SET PROBLEM A
Find every line in the entries below that contains the word "picture", and copy each of those lines.

TEXT TO READ

5

Scipy (http://www.scipy.org/) offers two KD Tree classes; the KDTree and the cKDTree.

The cKDTree is much faster, but is less customizable and query-able than the KDTree (as far as I can tell from the docs).

Here is my problem: I have a list of 3million 2 dimensional (X,Y) points. I need to return all of the points within a distance of X units from every point.

With the KDtree, there is an option to do just this: KDtree.query_ball_tree() It generates a list of lists of all the points within X units from every other point. HOWEVER: this list is enormous and quickly fills up my virtual memory (about 744 million items long).

Potential solution #1: Is there a way to parse this list into a text file as it is writing?

Potential solution #2: I have tried using a for loop (for every point in the list) and then finding that single point's neighbors within X units by employing: KDtree.query_ball_point(). HOWEVER: this takes forever as it needs to run the query millions of times. Is there a cKDTree equivalent of this KDTree tool?

Potential solution #3: Beats me, anyone else have any ideas?

nickhar
  • 19,981
  • 12
  • 60
  • 73
Dlinet
  • 1,193
  • 3
  • 15
  • 22

2 Answers2

4

From scipy 0.12 on, both KD Tree classes have feature parity. Quoting its announcement:

cKDTree feature-complete

Cython version of KDTree, cKDTree, is now feature-complete. Most operations (construction, query, query_ball_point, query_pairs, count_neighbors and sparse_distance_matrix) are between 200 and 1000 times faster in cKDTree than in KDTree. With very minor caveats, cKDTree has exactly the same interface as KDTree, and can be used as a drop-in replacement.

SET PROBLEM B
According to the thread about scipy KD Trees, starting with which scipy version do the two KD Tree classes have feature parity?

DATA LISTING
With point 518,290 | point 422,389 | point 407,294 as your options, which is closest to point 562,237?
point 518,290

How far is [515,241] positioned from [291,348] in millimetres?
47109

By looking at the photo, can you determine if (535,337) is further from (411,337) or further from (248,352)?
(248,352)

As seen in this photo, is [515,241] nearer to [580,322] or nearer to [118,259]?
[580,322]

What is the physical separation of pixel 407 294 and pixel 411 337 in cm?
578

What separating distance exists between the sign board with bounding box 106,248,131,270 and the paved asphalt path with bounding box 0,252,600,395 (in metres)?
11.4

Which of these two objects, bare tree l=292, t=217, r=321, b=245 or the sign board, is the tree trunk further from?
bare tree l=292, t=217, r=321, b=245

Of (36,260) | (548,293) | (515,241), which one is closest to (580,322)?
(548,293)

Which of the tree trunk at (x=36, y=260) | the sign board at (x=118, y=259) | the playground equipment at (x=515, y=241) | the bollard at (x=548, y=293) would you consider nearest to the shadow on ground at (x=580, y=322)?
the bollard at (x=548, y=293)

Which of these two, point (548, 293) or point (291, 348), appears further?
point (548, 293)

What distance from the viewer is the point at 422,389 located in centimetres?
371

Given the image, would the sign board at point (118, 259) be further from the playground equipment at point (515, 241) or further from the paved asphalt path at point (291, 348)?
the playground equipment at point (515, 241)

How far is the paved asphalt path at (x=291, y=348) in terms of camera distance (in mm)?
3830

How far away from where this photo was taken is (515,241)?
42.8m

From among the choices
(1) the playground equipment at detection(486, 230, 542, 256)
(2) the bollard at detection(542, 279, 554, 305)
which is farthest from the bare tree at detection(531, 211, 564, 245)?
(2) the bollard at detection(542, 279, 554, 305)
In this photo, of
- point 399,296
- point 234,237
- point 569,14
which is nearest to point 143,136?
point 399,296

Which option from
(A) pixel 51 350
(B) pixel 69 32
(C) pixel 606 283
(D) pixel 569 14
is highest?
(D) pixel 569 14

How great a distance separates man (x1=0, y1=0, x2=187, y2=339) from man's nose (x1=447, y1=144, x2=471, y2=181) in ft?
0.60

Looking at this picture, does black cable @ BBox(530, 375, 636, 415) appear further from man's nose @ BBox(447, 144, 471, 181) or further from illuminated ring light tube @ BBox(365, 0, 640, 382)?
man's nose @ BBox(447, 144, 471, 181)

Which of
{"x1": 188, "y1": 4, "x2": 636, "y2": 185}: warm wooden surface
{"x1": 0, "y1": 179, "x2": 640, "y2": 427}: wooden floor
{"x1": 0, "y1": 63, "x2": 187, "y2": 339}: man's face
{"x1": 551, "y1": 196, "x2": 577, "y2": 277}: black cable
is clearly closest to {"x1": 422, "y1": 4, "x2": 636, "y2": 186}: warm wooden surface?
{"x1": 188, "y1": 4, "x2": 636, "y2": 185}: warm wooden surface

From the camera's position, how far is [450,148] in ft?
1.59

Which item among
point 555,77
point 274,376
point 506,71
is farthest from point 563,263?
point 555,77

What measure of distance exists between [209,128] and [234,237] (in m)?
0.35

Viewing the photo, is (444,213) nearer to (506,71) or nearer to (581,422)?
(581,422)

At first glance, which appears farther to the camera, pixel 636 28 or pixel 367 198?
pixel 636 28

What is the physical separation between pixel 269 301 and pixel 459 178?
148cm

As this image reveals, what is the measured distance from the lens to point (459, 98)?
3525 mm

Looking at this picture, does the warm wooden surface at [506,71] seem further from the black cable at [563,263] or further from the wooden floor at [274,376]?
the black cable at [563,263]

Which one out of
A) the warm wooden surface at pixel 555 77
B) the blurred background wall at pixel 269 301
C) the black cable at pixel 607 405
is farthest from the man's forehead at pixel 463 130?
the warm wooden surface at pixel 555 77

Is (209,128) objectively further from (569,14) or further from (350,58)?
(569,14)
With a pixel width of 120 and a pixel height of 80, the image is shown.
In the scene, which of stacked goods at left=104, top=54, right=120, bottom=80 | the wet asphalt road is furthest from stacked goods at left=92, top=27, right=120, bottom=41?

OUTPUT A
Looking at this picture, does black cable @ BBox(530, 375, 636, 415) appear further from man's nose @ BBox(447, 144, 471, 181) or further from illuminated ring light tube @ BBox(365, 0, 640, 382)?
Looking at this picture, does the warm wooden surface at [506,71] seem further from the black cable at [563,263] or further from the wooden floor at [274,376]?

OUTPUT B
Scipy 0.12